» **Task list**
[a] List the U.S. officials named in the passage on Obama's approach to Iran, considering only the sentences before the one that begins "Ross, by the way".
[b] From the passage on Obama's approach to Iran, extract the text between "Then there's Obama's" and "be an option.", inclusive.

» **Given passage**
==================================================

Then there's Obama's Secretary of State Hillary Rodham Clinton.
During her run for the Democratic presidential nomination, Clinton
felt it necessary to say she would "obliterate" Iran if it were to
attack Israel.
During his campaign, Obama himself repeatedly stated that, in
dealing with Iran, military force would always be an option.
Further, Obama's point man on Iran at the State Department is
Dennis Ross, a longtime supporter of Israel who subscribes to the
neocon belief that Iran's president "sees himself as an instrument for
accelerating the coming of the 12th Imam - which is preceded in the
mythology by the equivalent of Armageddon." (1)
Ross, by the way, is a co-founder of the Washington Institute for
Near East Policy, which includes on its board of advisors such
luminaries as former secretaries of state Alexander Haig and Henry A.

==================================================

» **Supplied records**
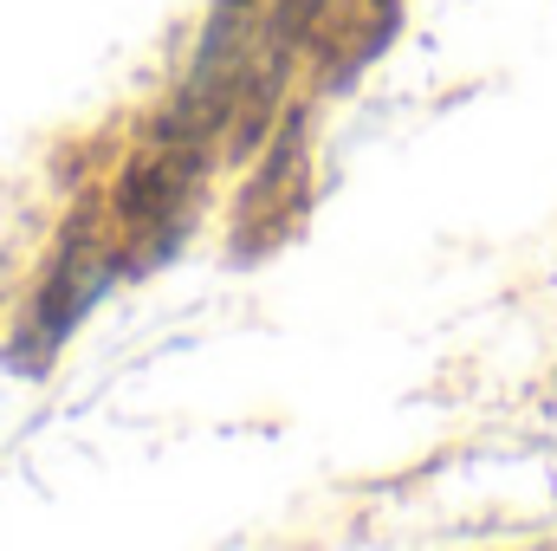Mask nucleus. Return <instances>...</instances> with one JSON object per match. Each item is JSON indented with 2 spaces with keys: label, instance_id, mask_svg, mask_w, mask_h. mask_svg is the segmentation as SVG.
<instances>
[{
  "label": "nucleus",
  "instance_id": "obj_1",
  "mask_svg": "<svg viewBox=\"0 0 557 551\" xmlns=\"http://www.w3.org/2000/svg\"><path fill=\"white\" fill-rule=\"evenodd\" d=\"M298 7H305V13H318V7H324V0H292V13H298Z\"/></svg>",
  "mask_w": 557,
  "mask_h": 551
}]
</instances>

==================================================

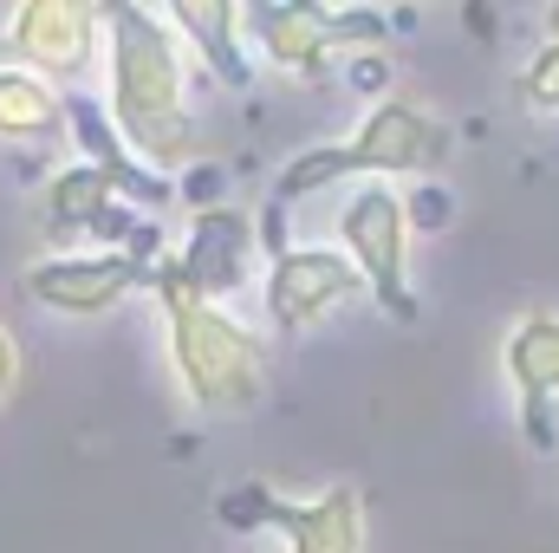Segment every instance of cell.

==================================================

» **Solutions to the exercise**
[a] Hillary Rodham Clinton, Obama, Dennis Ross

[b]
Then there's Obama's Secretary of State Hillary Rodham Clinton.
During her run for the Democratic presidential nomination, Clinton
felt it necessary to say she would "obliterate" Iran if it were to
attack Israel.
During his campaign, Obama himself repeatedly stated that, in
dealing with Iran, military force would always be an option.